Cortland officials initially thought work would begin on Main Street this summer. But that’s not going to happen.
The timeline for the $5 million overhaul of Main Street — the centerpiece of the state-funded $10-million Downtown Revitalization Initiative — is now looking at a year delay, with construction beginning in the summer of 2021 and not this summer as previously planned.
Fisher Associates, the Syracuse-based engineering firm hired by the city for the initial design work, has completed a basic map of the existing infrastructure of Main Street, said Chris Bistocchi, the city’s superintendent of public works.
Bistocchi said last September that Fisher Associates would complete a final design by January or February — that is, right about now. He also said that construction on Main Street would begin in June.

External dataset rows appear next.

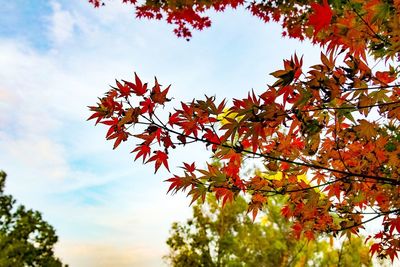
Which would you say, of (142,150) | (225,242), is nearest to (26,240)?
(225,242)

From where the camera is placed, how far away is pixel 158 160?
2.59m

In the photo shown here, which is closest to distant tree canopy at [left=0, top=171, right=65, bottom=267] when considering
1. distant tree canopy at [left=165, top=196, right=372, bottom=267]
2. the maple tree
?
distant tree canopy at [left=165, top=196, right=372, bottom=267]

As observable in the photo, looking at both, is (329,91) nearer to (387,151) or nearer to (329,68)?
(329,68)

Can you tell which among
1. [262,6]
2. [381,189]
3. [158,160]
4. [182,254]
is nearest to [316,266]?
[182,254]

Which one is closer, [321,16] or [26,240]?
[321,16]

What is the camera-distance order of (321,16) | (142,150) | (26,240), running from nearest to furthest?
(321,16) → (142,150) → (26,240)

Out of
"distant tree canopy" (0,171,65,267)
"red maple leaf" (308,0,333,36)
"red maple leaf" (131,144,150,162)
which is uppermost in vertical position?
"distant tree canopy" (0,171,65,267)

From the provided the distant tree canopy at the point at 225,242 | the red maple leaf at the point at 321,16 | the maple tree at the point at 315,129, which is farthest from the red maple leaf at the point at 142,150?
the distant tree canopy at the point at 225,242

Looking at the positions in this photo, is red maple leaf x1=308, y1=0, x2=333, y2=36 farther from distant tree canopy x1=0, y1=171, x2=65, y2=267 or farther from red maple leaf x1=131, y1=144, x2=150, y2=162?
distant tree canopy x1=0, y1=171, x2=65, y2=267

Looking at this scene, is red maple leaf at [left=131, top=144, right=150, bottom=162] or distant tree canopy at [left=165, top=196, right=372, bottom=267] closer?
red maple leaf at [left=131, top=144, right=150, bottom=162]

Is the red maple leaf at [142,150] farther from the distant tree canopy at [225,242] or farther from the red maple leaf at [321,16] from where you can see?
the distant tree canopy at [225,242]

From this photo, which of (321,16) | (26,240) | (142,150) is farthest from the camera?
(26,240)

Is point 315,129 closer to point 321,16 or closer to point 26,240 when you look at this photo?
point 321,16

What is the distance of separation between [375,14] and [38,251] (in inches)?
561
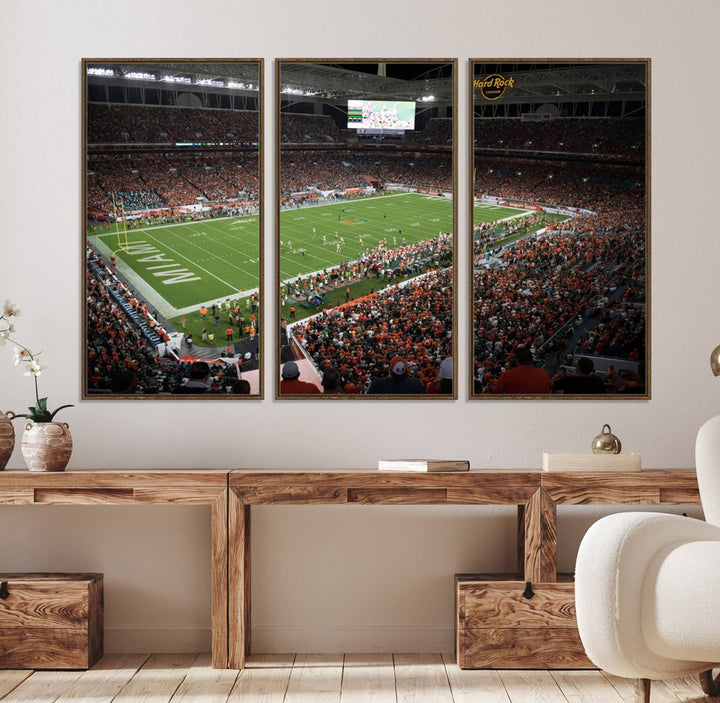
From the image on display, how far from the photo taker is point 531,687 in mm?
2809

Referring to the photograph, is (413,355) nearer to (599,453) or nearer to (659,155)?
(599,453)

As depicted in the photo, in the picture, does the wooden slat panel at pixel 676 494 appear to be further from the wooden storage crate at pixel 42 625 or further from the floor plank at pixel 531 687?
the wooden storage crate at pixel 42 625

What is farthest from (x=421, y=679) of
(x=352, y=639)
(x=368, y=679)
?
(x=352, y=639)

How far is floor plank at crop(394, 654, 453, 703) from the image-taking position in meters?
2.75

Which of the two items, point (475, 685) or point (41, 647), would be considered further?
point (41, 647)

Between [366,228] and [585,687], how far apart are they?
186cm

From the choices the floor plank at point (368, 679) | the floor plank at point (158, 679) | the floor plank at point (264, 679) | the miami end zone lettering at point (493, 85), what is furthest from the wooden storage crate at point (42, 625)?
the miami end zone lettering at point (493, 85)

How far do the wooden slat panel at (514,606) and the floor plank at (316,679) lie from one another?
49cm

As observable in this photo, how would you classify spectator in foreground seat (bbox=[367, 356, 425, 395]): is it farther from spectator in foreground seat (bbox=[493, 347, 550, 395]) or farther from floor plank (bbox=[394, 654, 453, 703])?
floor plank (bbox=[394, 654, 453, 703])

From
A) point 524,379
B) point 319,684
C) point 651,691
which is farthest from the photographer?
point 524,379

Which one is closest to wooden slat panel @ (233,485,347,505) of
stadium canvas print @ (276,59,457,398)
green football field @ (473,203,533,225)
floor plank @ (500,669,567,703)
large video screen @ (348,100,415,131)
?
stadium canvas print @ (276,59,457,398)

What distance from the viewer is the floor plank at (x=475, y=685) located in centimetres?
271

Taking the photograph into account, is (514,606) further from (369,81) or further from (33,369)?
(369,81)

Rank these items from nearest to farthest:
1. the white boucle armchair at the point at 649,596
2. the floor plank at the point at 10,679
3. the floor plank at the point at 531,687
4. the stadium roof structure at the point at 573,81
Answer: the white boucle armchair at the point at 649,596
the floor plank at the point at 531,687
the floor plank at the point at 10,679
the stadium roof structure at the point at 573,81
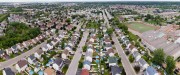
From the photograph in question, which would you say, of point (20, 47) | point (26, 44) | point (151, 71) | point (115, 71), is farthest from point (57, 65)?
point (26, 44)

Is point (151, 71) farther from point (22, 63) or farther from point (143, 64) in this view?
point (22, 63)

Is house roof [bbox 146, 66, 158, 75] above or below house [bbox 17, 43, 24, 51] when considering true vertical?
above

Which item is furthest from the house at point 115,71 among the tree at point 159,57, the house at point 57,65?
the house at point 57,65

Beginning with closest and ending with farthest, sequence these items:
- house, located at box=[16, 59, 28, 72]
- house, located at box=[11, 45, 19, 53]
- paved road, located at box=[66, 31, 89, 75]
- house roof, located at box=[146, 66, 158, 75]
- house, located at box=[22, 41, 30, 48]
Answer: house roof, located at box=[146, 66, 158, 75] < paved road, located at box=[66, 31, 89, 75] < house, located at box=[16, 59, 28, 72] < house, located at box=[11, 45, 19, 53] < house, located at box=[22, 41, 30, 48]

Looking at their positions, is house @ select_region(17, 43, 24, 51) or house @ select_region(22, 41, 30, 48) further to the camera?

But that design work has yet to be completed, he said.
The city has at least two subcommittees that provide advice on this project, said Mayor Brian Tobin.
One of those subcommittees, a steering committee of about 16 people — mainly city staff, consultants and Main Street business owners — met in January at the Elks Lodge at Main Street.
Another subcommittee — the arts committee — will meet at 2:30 p.m. March 4, at the city’s wastewater treatment plant at 251 Port Watson St., but that location may change, said committee Chairman Frank Kelly.
These two groups have been hashing out the details of the design, which will then be presented to the public at future Common Council meetings, but no presentations have yet been scheduled. Bistocchi said the infrastructure portion of that design — including the water mains and sanitary and storm sewers — should be completed by October. That plan will include a larger storm sewer system on Main Street.
“Right now the existing storm sewer just doesn’t have capacity to handle” major rain events, he said, pointing to flooding that occurred near some Main Street sewer drains during a July 16 storm. City workers measured 2 inches of rain in 36 minutes on the gauge at the city’s wastewater treatment plant during that storm.
Main Street design
The surface design for Main Street will require the most wrangling, because this includes controversial elements about parking and lane redesign, as well as the current proposal to change Main Street from a one-way to a two-way street.
Bistocchi said most of this design should be done by Christmas and the entire design plan will be finished by March or April of 2021 so work can begin that summer.
Because business owners have said they want a plan that accommodate delivery trucks, Bistocchi said he is pushing for a middle turn lane — or what’s known as a “TWLTL” or a two-way left turn lane — in which cars can make left turns and delivery trucks can temporarily park and unload.
Tobin said the delay in the project is necessary to make sure the project is done right.
“This stuff goes slowly. It has to go slowly,” Tobin said. “We’re moving methodically because it’s the right way to go.”
Work on a separate project on Clinton Avenue, however, will continue as planned. Last summer, work crews replaced the water main along Clinton Avenue and cut down trees that were in the way.
This summer, crews will replace the rest of the underground infrastructure — including the sanitary and storm sewers — of Clinton Avenue to Main Street, said Nic Dovi, assistant superintendent of public works.
Surface renovations — including curbing, sidewalks, paving and lighting — will be tackled in the summer of 2021, he said.
These construction projects are part of a larger project that will revamp the east-west corridor of the city from Clinton to Groton Avenue, including bike paths that will run from Yaman Park to SUNY Cortland; the city has obtained about $21 million in state and federal funds for the project.
Bistocchi said the city is trying to avoid working on Main Street and Clinton Avenue simultaneously.
“It really doesn’t make sense to have both ripped up at the same time,” Bistocchi said.
“We’ve always been sensitive to the disruption of traffic into the downtown core,” said Mack Cook, the city’s director of administration and finance.